• Assigned task 1
Return the passage of the development conventions page that begins at the words "Getting Started" and stops after "consistent and explicit.", copied word for word.
• Assigned task 2
Resume the development conventions page after its final sentence and keep writing it.

*** Selected text Section Begins ***

Conventions

Getting Started

Conventions and development guidelines

Committing

sqlfmt

We use sqlfmt as an SQL formatter. Whether we love it or not, we have to use it, so everybody's code will look the same, making collaboration easier. Some linting rules might be controversial, but at least they are consistent and explicit.

Before committing, make sure to run the following command

sqlfmt .

... You might want to rerun a dbt build after formatting everything. sqlfmt shouldn't break anything, but we are better safe than sorry.

Commit message

Commit messages use the Commitizen convention.

Please make sure all of your commit messages start with a type. The following types are available:

feat : A new feature
fix : A bug fix
docs : Documentation only changes
style : Changes that do not affect the meaning of the code (white-space, formatting, missing semi-colons, etc)
refactor : A code change that neither fixes a bug nor adds a feature
perf : A code change that improves performance
test : Adding missing or correcting existing tests
chore : Changes to the build process or auxiliary tools and libraries such as documentation generation
revert : Reverts a previous commit

Folder structure and convention

All the SQL / Python code lives in the models folder.

*** Selected text Section Ends ***
*** Input data Section Begins ***

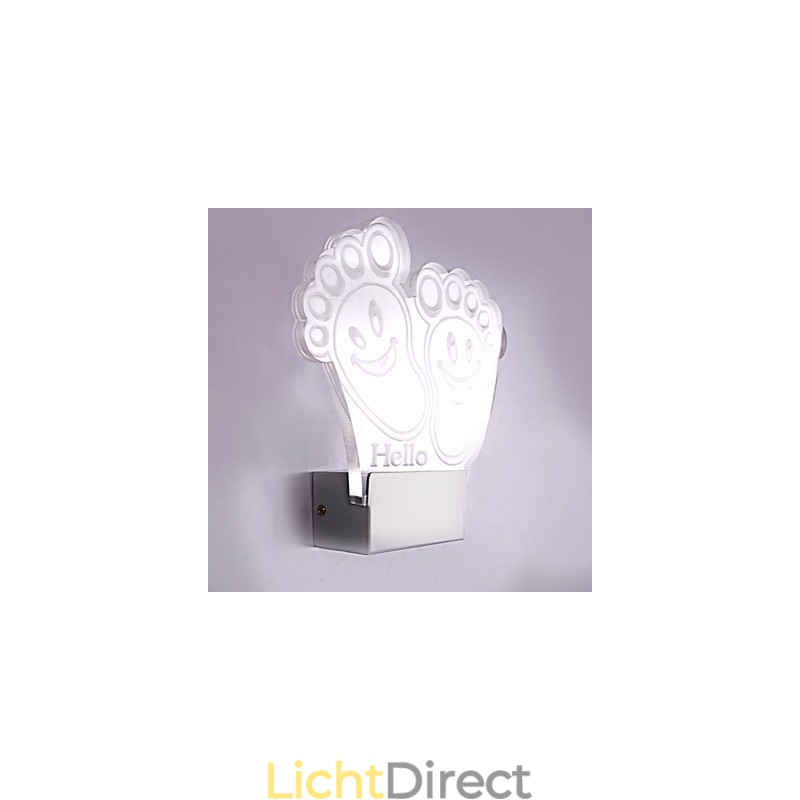 Acryl Wandlamp PVC Lamp Licht Chip Modern Hedendaags Metaal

*** Input data Section Ends ***

• Your response 1
Getting Started

Conventions and development guidelines

Committing

sqlfmt

We use sqlfmt as an SQL formatter. Whether we love it or not, we have to use it, so everybody's code will look the same, making collaboration easier. Some linting rules might be controversial, but at least they are consistent and explicit.

• Your response 2
All dashboards and reports live in the reporting folder.

About the models folder

The models folder is organized as follows:

.
└── models/
    ├── interfaces/
    │   └── database_spame/
    │       └── mart_foobar
    ├── marts/
    │   └── mart_foobar
    └── dashboards/
        ├── spam/
        │   ├── features/
        │   │   └── fact_absences.sql
        │   └── pbi_tables/
        │      └── fact_absences.sql
        └── egg/
            ...

Where :

dashboards: each subfolder of models/dashboards should be named after the corresponding dashboard it belongs to (one dashboard, one folder containing its SQL code).
interfaces: contains mappings to the interface tables. Each interface table can be overridden to add custom connection logic to the underlying database.
marts: contains the marts. A mart is a collection of tables reused/shared across dashboards.

Integration test and the nightly build

The nightly build is an automated check on the repo happening at the end of each day.

When introducing a new NON-OPTIONAL seed in the core.dashboards_store repo, you must add it into core.dashboards_store/nightly/dbt/seeds folder, so the next nightly build won't fail because of a missing seed. The seed must be populated with data from CSSVDC, as the CSSVDC is used as a target database for the integration tests. You can also run the integration suite locally. Please, refer to the core.dashboards_store/nightly/README.md file for more details.

Marts

`educ_serv`

This mart gathers all the data related to the education service.

Populations

Populations are sets of students used as a filter by various dashboards. You can refer to the analyses/marts/educ_serv/staging/populations folder and use the population template to build/define your populations.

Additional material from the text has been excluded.